REQUIRED WORK
**A)** Decide whether each statement below agrees with the climate commentary, answering yes or no and quoting the words of the text that settle it: (i) ice cores show three major rises and falls in temperature over the last 400 thousand years; (ii) scientists agree that carbon dioxide causes the temperature change; (iii) the tides rise from 5 to 15 feet twice a day.
**B)** Resume the climate commentary after its final sentence, keeping its voice and line of argument.

There is a lot of mis-information put out about climate control, very much in part because of government interference.
First, for old people, we’ve seen all this before, where the tree huggers accuse “RICH NATIONS” of polluting the planet, whether from pesticides, or transportation, or energy production, acid rain, clearing the forests, damming streams, not damming streams, etc.
I grew up giving Dad a rough time about evil BIG BUSINESS, and he would show me pictures where the CARIBOU LIKED to travel and forage under the power lines that his company put through the TREE HUGGER’s VIRGIN FORESTS. He would show me studies where the warm water from a power generation plant would melt the winter’s ice a month sooner, and this would provide an increase in fish and other wildlife in the area around the river.
I would show him studies where evil AMERICANS were eating ALL the world’s food supply, and sucking ALL the world’s petrolium resources. He would show me where trade with America was developing major parts of the world, and suporting their economies.
The first question honest people would ask, is, “Who made Al Gore king, and why does HE get to decide what is the perfect temperature?”
He predicted a 23 foot rise in water level in 100 years. That’s a couple car-lengths above your head, if you stand on the shoreline and don’t move for 100 years. Later they quietly said, “Oh, oops, we meant 23 CENTIMETERS”, which is up to your ankle. (So the folks in the midwest town can build an emergency 20 foot levee, on the banks of their river, in 48 hours, but humanity won’t be able to deal with a 10 INCH rise in the Ocean in 100 years?)
The reason they were OFF BY 2 ORDERS OF MAGNITUDE was not science, but a political agenda (the same agenda, by the same people, that we have been familiar with for 50 years).
It looks like that in the next 100 years, at current rates (or even slightly accelerated rates if one expects that human activity is effecting global temperature), we will see a 1 to 4 degree rise in temperature, and a 10 inch rise in ocean level. (To put this into perspective, remember that the TIDES rise from 5 to 15 FEET twice a day).
From Ice Cores, which appear to show temperature and carbon dioxide level and airborne particulate level, for the last 400 thousand years, we see 3 major rises and falls in temperature, from quite a bit hotter than it is now, to MUCH MUCH colder (ice ages). Mankind (if you believe in science and evolution) has survived (without modern science) at least 2 of these cycles.
In each case, there is a correlation between temperature and carbon dioxide, and an inverse correlation between temperature and particulate matter. There is disagreement in the scientific community about whether or not carbon dioxide CAUSES the temperature change, or FOLLOWS it.
We are in the down-slope of the 75 thousand year cycle, and if this is like in the past, there will be 2 to 5 thousand year fluctuations up and down, before the earth decends to another ice age, 50 thousand years or so into the future.

INFORMATION SHOWN
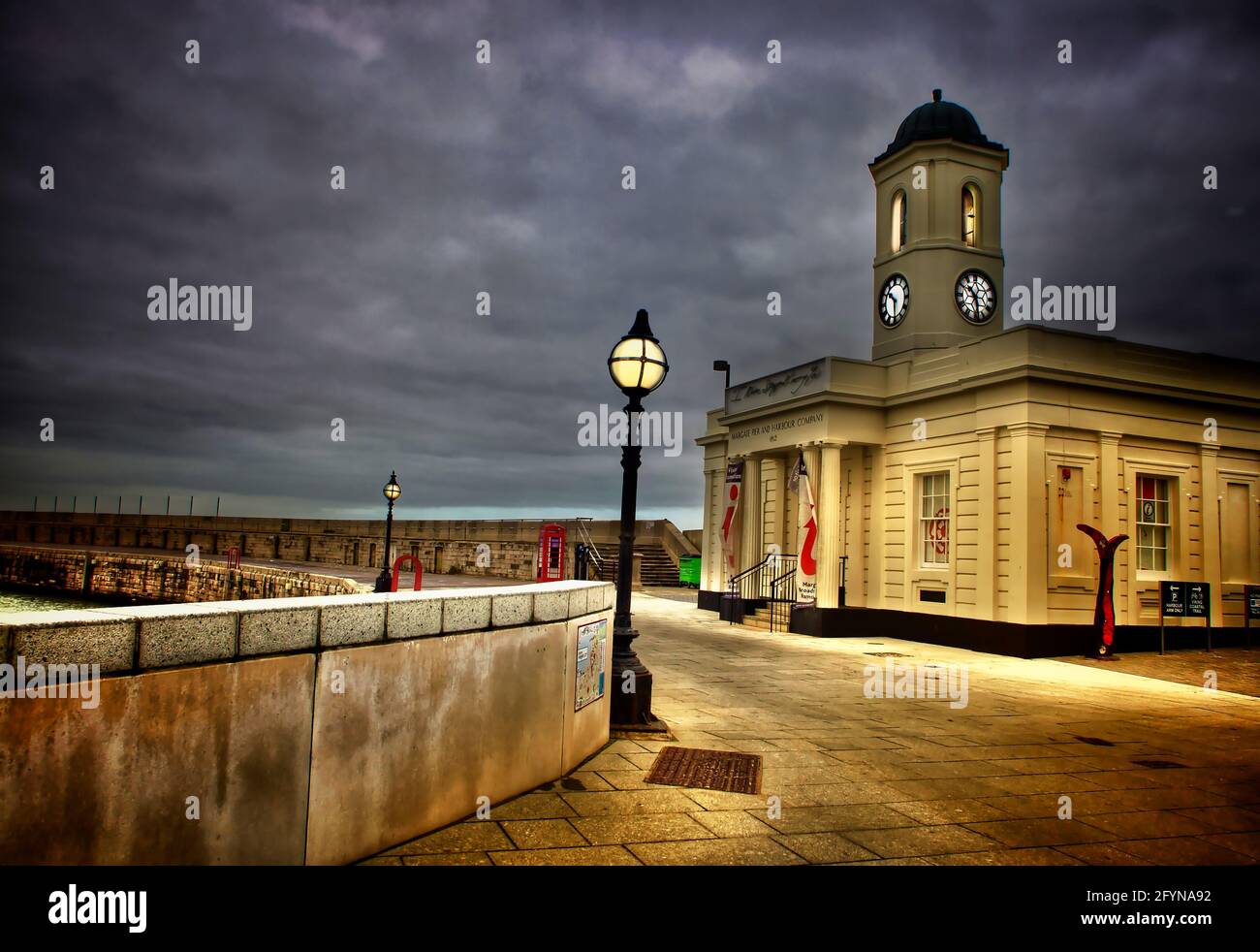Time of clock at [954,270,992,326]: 10:28
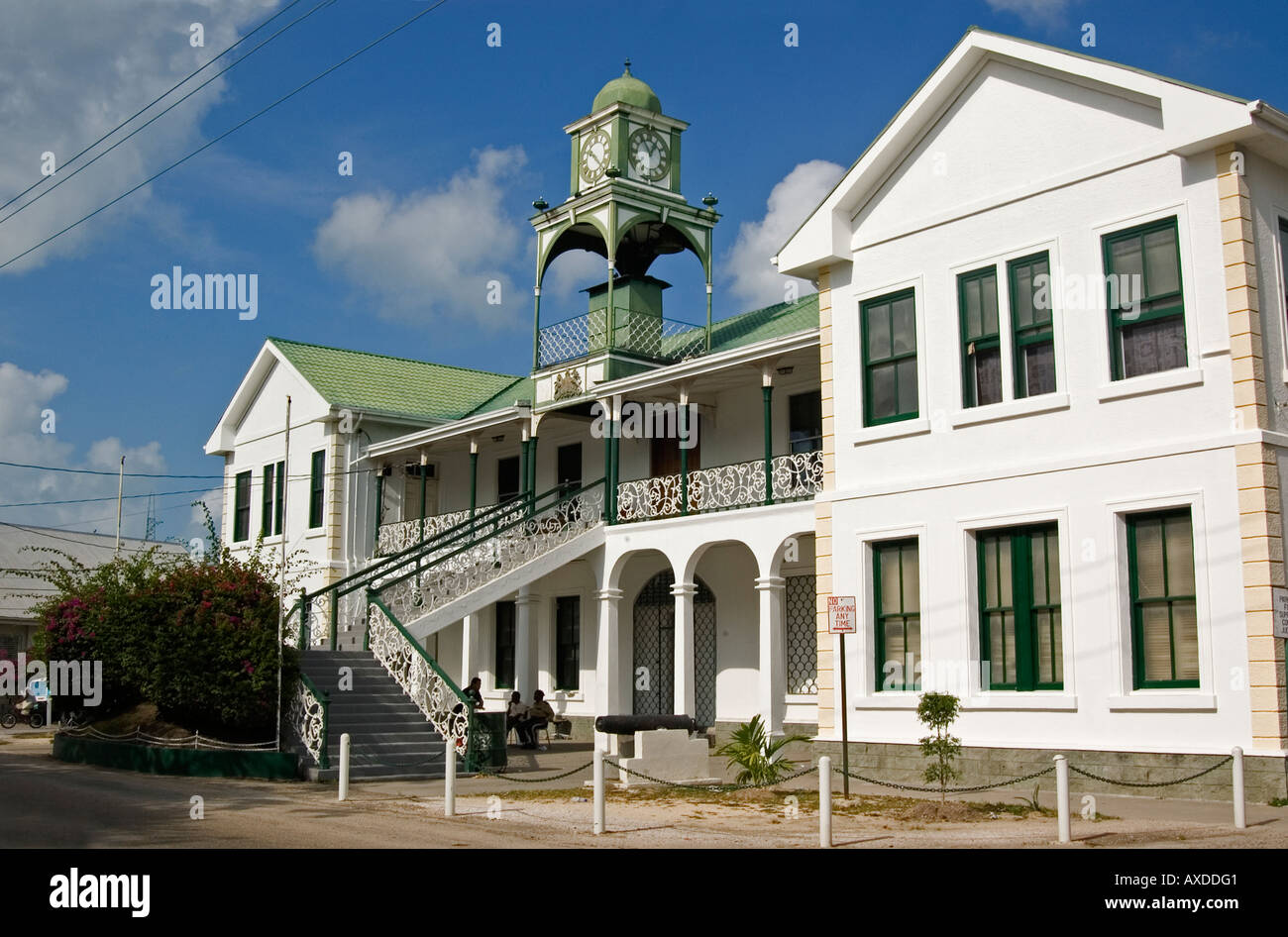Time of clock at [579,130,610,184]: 10:22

OUTPUTS
**A)**
(i) Yes: "for the last 400 thousand years, we see 3 major rises and falls in temperature"
(ii) No: "There is disagreement in the scientific community about whether or not carbon dioxide CAUSES the temperature change, or FOLLOWS it."
(iii) Yes: "the TIDES rise from 5 to 15 FEET twice a day"

**B)**
Over the last 100 years, industrial societies have released massive amounts of carbon dioxide, as a by-product of transportation, power production, and agriculture, as well as simply due to the number of people that live on the planet.
Scientists who support an alarmist view of the GLOBAL WARMING issue choose to believe that carbon dioxide CAUSES warming, and they point to evidence that the long term trends predict a degree or two of warming in the next 100 years, and also to the fact that the NORTHERN HEMISPHERE seems to be warming a tiny bit (1/1000 of a degree) faster than the southern hemisphere, and they reason that as the northern hemisphere is “more developed”, this seems to prove their computer models’ predictions.
For political reasons, they loudly predict that the ONLY SOLUTION is for ADVANCED COUNTRIES to cut their transportation and power production, to cut the generation of carbon dioxide.
There are THREE PROBLEMS with this myopic view:
#1 – who died and made AL GORE king, and why does he get to dictate the perfect temperature for ALL TIME?
#2 – why ONLY concentrate on PRODUCTION of carbon dioxide, rather than investigate what it would take to plant more trees and plants, or seed the ocean with a carbon dioxide EATING ALGAE?
#3 – note that ALL the POLITICALLY-MOTIVATED solutions involve restricting business in “developed” countries, but the MOST POPULOUS COUNTRIES like INDIA and CHINA are totally excused from participating.
Anybody paying attention? The KYOTO ACCORD, and the carbon-credit scams, seem to have SLOWED THE CLEANUP of industrial pollution in those countries who signed the accord. The US is one of the CLEANEST industrial countries in the world, but the global-warming alarmists would like to paint JUST THE OPPOSITE picture.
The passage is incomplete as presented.